Investors seemed to get what they were looking for out of today's jobs report, but stocks still held steady as the Dow Jones Industrial Average (DJINDICES:^DJI) gained 31 points, or 0.2%, while the S&P 500 moved up a point, or just 0.05%. The Department of Labor reported that 175,000 jobs were added in February, better than estimates at 163,000, while the unemployment report ticked up to 0.1%, to 6.7%, above estimates at 6.6%, a reflection of more people looking for work as the number of long-term unemployed increased 203,000, to 3.8 million. The Department also revised December and January job counts upward by a total of 25,000, showing job growth earlier in the winter was not as poor as suspected. Still, any positive bump from the jobs report could have been neutralized by rising tensions in Ukraine, as the Russian government said it had the right to annex Crimea, rebuffing threats of sanctions from the U.S. and other western powers. European stocks were also down sharply on the military standoff, as the German DAX fell 2%.
The employment report and continuing concerns in Ukraine dominated headlines, but there were still some individual stocks making news. Big Lots (NYSE:BIG) shares exploded today, moving up 23% on a strong earnings report. The closeout retailer posted earnings of $1.45 per share, down from a profit of $2.08, but better than estimates at $1.40. Revenue fell 6%, to $1.64 billion, above expectations of $1.41 billion, and same-store sales dropped 3%. Big Lots also said it would complete the closure of its Canadian stores in the current quarter, and projected EPS of $0.40-$0.45, below estimates at $0.50, and full-year per-share profit of $2.25-$2.45, within the range of estimates at $2.44. Same-store sales are projected to be flat to 2%. Big Lots' surge seems to speak to the market's low expectations for retailers this quarter, but Big Lots' flat growth makes it unlikely that investors will see many more days like this.

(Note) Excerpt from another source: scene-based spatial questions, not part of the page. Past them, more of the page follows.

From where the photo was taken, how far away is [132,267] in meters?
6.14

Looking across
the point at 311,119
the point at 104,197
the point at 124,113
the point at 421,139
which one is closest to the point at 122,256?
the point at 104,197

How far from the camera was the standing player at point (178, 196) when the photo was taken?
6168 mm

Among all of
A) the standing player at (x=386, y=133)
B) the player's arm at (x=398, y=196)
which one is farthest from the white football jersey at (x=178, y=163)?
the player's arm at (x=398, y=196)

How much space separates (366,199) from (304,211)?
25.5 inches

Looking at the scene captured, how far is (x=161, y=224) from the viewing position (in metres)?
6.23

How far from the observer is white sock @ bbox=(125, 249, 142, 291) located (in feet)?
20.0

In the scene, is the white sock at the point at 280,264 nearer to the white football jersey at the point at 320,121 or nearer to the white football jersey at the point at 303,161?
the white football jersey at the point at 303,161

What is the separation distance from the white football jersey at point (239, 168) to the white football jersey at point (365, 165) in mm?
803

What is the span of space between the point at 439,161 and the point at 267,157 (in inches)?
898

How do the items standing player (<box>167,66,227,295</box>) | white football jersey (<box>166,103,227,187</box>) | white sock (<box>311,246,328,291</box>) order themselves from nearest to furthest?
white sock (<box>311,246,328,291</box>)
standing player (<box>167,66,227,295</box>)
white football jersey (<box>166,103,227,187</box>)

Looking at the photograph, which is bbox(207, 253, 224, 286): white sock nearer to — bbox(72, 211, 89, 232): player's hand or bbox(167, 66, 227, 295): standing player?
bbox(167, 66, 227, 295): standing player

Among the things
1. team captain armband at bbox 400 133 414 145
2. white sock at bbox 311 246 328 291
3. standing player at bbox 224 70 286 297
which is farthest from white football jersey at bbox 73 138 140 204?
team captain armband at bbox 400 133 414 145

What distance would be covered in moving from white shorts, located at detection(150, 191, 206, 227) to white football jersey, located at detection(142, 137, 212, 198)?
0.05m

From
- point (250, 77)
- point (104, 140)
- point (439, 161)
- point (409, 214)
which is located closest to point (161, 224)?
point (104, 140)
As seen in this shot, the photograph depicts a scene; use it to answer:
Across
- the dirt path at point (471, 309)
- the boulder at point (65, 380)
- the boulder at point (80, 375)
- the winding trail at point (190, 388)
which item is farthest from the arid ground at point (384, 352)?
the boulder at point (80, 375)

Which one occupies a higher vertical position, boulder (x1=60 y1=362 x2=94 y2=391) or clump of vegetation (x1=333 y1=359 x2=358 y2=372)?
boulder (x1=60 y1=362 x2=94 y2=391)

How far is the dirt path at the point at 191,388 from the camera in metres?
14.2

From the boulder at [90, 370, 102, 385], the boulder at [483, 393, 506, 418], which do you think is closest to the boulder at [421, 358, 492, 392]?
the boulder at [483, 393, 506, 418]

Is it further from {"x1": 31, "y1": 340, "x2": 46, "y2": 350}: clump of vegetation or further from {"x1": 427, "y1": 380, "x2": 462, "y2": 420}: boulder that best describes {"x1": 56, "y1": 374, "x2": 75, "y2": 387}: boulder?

Big Lots wasn't the only retailer soaring today. Foot Locker (NYSE:FL) finished the day up 8.8% after beating estimates in its fourth-quarter report. The sneaker retailer turned in a per-share profit of $0.82, ahead of expectations at $0.76, as revenue improved 4.6%, to $1.79 billion, topping the consensus at $1.77 billion. Comparable sales were up 5.3%. CEO Ken Hicks credited his team's execution for the strong quarter, and said there were a number of opportunities, including the expansion of shop-in-shops, its children's business, and banner.com, which would allow for mid-single-digit comp growth and double-digit earnings-per-share growth. Considering the environment that many retailers have been facing over the holidays, Foot Locker's report was particularly impressive.